2 Star Reviews,  Book Reviews,  Fiction,  Historical Fiction,  LGBTQ Fiction

A Transcontinental Affair

This is the story of Harriet and Louisa and their cross-country train excursion on the Pullman Hotel Express. Harriet is a teenage rebel who, much to her father’s chagrin, chooses to wear pants and doesn’t want to get married unless it is for love. Louisa is a pastor’s daughter with a club foot, which he left to grow unevenly for too long because of his resentment over her mother’s infidelity. When the two girls end up on a train together, Harriet on her way to meet the man she is to marry in San Francisco, and Louisa as a governess to an unbearable rich man, his gold digging wife, and their ill-behaved children, they spend more and more time in each other’s company and little by little, fall in love. When an incident happens on the train, they start to suspect that maybe all the glitter and glam of the Pullman Express isn’t as innocent as it seems.

I received this book as an Amazon First Reads exclusive. I was delighted to see a lesbian historical fiction novel available and jumped at the chance to read it. Sadly, that was where my excitement died.
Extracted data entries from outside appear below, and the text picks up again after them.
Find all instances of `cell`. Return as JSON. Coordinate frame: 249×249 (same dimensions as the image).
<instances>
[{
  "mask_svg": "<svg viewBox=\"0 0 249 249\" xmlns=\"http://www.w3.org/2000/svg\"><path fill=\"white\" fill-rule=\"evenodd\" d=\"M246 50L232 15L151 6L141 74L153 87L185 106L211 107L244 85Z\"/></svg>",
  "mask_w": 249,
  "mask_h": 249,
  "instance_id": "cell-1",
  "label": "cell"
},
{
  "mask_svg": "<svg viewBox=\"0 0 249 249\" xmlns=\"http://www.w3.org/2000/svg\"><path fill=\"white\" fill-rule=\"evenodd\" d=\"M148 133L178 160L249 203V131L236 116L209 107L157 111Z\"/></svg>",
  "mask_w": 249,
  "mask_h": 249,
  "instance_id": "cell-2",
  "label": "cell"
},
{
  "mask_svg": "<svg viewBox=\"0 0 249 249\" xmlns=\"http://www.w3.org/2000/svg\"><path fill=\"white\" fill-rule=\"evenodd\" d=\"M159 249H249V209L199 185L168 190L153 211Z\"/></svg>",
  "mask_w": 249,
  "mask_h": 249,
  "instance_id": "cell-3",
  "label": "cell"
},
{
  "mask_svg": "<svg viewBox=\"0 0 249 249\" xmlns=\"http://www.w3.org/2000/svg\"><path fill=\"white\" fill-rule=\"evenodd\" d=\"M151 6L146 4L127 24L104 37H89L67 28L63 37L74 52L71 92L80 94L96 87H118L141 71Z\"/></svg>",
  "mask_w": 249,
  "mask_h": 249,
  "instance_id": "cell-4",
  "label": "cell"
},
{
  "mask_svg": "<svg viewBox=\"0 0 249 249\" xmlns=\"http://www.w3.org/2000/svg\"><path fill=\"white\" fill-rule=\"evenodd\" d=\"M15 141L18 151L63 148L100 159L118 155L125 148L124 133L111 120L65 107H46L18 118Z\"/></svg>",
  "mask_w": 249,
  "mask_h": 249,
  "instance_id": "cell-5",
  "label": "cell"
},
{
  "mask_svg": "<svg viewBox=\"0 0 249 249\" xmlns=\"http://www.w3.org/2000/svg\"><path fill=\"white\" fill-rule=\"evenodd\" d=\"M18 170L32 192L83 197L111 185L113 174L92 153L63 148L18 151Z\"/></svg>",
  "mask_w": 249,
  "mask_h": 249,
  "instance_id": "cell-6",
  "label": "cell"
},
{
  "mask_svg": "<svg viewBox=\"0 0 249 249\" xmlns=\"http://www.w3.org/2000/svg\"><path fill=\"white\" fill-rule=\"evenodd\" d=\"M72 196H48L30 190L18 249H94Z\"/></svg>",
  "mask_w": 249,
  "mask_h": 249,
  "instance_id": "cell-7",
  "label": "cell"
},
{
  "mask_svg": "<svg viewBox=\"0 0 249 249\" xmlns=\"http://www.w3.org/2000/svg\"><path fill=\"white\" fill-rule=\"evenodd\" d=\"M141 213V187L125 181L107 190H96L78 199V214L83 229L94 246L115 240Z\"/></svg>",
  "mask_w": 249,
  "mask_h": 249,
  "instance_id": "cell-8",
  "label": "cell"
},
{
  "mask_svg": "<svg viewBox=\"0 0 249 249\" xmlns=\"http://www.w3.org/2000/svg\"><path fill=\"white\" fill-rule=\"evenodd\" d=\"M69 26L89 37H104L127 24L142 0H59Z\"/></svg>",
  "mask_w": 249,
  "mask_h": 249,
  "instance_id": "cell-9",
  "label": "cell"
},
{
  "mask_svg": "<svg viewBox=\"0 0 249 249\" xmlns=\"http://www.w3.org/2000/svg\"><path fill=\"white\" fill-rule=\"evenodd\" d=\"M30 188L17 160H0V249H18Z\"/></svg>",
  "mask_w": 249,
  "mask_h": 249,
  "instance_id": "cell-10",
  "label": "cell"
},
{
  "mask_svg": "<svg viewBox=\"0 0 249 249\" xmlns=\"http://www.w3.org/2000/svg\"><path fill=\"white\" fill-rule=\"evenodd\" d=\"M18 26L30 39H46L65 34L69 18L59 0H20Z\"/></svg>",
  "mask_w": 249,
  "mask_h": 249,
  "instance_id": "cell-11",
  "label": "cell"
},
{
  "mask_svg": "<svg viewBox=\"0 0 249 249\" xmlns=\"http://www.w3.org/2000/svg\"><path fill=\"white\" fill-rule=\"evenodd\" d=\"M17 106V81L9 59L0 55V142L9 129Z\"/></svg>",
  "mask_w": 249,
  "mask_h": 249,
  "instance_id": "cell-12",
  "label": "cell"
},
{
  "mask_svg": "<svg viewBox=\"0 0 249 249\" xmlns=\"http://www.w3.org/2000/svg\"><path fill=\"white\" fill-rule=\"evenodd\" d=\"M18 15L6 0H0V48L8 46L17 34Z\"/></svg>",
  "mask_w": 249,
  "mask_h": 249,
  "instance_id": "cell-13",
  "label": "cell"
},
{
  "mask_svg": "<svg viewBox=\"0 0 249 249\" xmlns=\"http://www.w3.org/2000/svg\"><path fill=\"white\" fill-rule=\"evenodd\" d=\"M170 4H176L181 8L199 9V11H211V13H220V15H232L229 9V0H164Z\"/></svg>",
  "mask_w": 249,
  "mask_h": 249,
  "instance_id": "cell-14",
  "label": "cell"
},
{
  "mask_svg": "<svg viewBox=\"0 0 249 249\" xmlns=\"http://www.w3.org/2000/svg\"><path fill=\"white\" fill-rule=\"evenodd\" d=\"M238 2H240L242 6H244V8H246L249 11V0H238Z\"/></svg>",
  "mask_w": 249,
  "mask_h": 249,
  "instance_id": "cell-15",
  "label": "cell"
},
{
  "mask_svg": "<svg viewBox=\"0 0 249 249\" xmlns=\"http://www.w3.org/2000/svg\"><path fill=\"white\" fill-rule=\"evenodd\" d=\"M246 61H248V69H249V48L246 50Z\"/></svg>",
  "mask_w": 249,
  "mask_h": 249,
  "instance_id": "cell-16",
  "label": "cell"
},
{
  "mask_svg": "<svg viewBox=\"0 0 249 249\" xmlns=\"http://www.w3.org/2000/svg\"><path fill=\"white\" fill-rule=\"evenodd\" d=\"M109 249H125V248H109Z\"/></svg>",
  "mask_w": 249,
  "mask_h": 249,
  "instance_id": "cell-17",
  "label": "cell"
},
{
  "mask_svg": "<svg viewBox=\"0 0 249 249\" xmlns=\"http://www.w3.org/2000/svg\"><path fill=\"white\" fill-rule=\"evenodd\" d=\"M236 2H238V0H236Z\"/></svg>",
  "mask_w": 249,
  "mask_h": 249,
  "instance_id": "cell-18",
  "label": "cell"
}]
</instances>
The book description makes this book sound like it’s going to be a raucous train ride (literally) filled with scandal and intrigue, with a love story developing throughout and culminating in a final, blow out last stand with the girls on one side and the world on the other. That is not the book that I read. At all points of conflict, when the story could have been fleshed out and made into something captivating and beautiful, Jodi chose to cash it in and make each scene as boring as possible. Even the action scenes – of which there are about two – are just . . . boring. The ending feels slapped together, like the author realized she had to end her book somehow but had left herself very few options.

I’m giving it 2 out of 5 stars because I love the concept, but hate the execution. It’s not unreadable – I was just left wanting at the end of the book. This was an opportunity to bring light to the struggles of the LGBT community in the 19th century, and especially those of women who were expected and required to find husbands and bear children. This book did absolutely none of that, and fell far flat of its potential.